■ Request 1
Reproduce everything from "Our project critically" down to "their local contexts." in the passage on EU border externalisation, keeping every word unchanged.

■ Excerpt to read
-.-.-
Our project critically examines technicisation in relation to EU externalisation in four different sites: Chios island and mainland camps in Greece (Margarita Lipatova); Kakuma and Kalobeyei refugee camps in Kenya (Stefan Millar); refugee management in Sudan (Timm Sureau); and, refugee protection in Niger (Laura Lambert). Each locality represents a unique socio-material and cultural configuration of the EU borderlands. These policies are, however, also stipulated and appropriated by local actors – policy-makers, bureaucrats, security officers, refugees and migrants – and thereby transformed in their local contexts.
EU Externalisation
Since the 1970s, the externalisation of borders has become a central pillar of EU migration, development and foreign policies. At the core, these policies consist of an off-shoring and outsourcing of migration control to third states and private actors as well as of keeping refugees in the regions of origin (Bialasiewicz, 2012, Lemberg-Pedersen & Moreno-Lax, 2019). Current policies include: the militarization of borders and humanitarian agencies (Garelli & Tazzioli, 2017); the channelling of asylum-seekers to bureaucratic spaces termed “hotspots” (Heller & Pezzani, 2016); the creation of indefinite limbos in in-between places (Eule et al., 2019); and, the nurturing of a (semi-)private migration industry (Andersson, 2014a). The 2015 Valetta Summit and subsequent EU Trust Fund for Africa have created closer ties with African states like Kenya, Sudan, and Niger. EU projects in these countries are often implemented through international or humanitarian agencies and involve the formation of governing structures in refugee protection, containment and migration control as well as the development of complex databases and surveillance techniques, such as the use of biometrics.
Technicisation
From our ethnographic data we observe how the global emergence of migration control and refugee protection reflect an understanding of migration as a problem that needs management through technological means. To understand this, we use the concept of technicisation (Blumenberg, 2015[1963]). Technicisation in this sense is not only the multiplication of technologies in an increasingly technological world, but also the interlinked social ways of being in the world and changes in society. This includes also techniques of governance and perceptions on migration. In the scope of this project we look at the proliferation of technologies at the EU border and beyond, examining how exclusionary practices that are designed to govern, contain and administer mobile populations shape lifeworlds, lead to socio-political changes, and influence legal categories and social identifications.
-.-.-
■ Data listing
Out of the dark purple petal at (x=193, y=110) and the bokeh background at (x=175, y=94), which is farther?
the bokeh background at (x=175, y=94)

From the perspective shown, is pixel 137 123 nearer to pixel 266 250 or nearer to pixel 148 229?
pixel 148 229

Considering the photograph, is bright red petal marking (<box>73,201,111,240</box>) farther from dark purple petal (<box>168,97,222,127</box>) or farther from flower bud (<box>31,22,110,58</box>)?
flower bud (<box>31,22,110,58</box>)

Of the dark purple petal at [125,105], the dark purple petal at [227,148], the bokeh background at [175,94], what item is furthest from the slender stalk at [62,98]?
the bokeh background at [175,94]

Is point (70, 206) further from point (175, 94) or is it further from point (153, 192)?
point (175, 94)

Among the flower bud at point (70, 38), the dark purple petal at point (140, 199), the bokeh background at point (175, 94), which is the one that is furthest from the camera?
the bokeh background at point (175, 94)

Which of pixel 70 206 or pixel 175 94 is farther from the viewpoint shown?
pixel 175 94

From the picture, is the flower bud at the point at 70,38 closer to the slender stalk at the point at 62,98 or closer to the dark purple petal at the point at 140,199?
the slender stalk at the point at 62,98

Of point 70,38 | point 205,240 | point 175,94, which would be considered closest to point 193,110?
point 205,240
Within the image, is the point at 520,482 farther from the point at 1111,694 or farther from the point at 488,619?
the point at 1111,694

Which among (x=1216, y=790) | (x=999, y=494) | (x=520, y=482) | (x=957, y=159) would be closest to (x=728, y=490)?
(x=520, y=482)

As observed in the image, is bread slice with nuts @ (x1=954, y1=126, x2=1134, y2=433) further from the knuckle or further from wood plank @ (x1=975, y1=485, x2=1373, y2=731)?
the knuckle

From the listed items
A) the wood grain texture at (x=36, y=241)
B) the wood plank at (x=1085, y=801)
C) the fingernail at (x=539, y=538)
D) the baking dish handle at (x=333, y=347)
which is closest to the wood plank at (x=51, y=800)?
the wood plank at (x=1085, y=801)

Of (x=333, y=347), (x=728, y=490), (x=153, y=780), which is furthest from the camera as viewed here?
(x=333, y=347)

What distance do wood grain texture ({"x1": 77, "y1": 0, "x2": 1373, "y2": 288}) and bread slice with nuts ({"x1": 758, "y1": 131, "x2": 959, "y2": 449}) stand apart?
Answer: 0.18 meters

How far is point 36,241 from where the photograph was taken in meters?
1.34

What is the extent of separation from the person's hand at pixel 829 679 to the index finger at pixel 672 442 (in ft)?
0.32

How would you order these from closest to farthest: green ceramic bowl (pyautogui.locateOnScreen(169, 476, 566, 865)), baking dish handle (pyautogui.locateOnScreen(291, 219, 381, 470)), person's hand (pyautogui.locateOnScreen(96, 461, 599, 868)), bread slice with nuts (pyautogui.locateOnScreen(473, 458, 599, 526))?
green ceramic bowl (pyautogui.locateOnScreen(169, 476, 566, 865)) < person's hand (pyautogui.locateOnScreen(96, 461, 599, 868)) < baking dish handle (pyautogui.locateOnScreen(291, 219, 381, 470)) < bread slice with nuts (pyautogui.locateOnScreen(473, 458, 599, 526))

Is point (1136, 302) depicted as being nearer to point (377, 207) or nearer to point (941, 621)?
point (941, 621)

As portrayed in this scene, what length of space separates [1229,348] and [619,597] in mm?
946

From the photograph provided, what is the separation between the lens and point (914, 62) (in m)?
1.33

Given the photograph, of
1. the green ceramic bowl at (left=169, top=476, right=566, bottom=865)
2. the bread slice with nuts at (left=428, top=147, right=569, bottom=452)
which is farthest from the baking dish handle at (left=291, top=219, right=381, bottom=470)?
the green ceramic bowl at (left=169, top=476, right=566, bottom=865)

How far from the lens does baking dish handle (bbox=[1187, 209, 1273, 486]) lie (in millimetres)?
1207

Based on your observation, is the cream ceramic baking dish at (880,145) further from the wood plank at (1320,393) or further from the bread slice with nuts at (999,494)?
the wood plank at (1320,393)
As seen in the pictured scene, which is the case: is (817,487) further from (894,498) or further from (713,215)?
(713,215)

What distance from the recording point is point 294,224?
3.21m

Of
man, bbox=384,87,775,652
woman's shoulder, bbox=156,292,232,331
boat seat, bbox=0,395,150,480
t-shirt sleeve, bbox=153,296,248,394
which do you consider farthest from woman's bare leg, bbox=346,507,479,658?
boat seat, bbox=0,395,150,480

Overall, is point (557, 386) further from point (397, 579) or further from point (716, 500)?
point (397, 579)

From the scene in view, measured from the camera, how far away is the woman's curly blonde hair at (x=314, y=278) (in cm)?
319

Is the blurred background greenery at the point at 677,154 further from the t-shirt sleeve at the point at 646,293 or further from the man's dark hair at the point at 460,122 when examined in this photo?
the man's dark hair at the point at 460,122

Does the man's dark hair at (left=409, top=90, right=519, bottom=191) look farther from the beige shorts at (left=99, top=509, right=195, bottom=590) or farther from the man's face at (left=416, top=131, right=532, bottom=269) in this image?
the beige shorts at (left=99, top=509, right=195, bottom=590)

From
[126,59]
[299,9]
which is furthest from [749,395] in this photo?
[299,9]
-.-.-
■ Request 2
Pick out each line of the listing that contains the word "background" and copy those lines in full.

■ Final result 1
Our project critically examines technicisation in relation to EU externalisation in four different sites: Chios island and mainland camps in Greece (Margarita Lipatova); Kakuma and Kalobeyei refugee camps in Kenya (Stefan Millar); refugee management in Sudan (Timm Sureau); and, refugee protection in Niger (Laura Lambert). Each locality represents a unique socio-material and cultural configuration of the EU borderlands. These policies are, however, also stipulated and appropriated by local actors – policy-makers, bureaucrats, security officers, refugees and migrants – and thereby transformed in their local contexts.

■ Final result 2
Out of the dark purple petal at (x=193, y=110) and the bokeh background at (x=175, y=94), which is farther?
the bokeh background at (x=175, y=94)
Of the dark purple petal at [125,105], the dark purple petal at [227,148], the bokeh background at [175,94], what item is furthest from the slender stalk at [62,98]?
the bokeh background at [175,94]
Among the flower bud at point (70, 38), the dark purple petal at point (140, 199), the bokeh background at point (175, 94), which is the one that is furthest from the camera?
the bokeh background at point (175, 94)
Is the blurred background greenery at the point at 677,154 further from the t-shirt sleeve at the point at 646,293 or further from the man's dark hair at the point at 460,122 when examined in this photo?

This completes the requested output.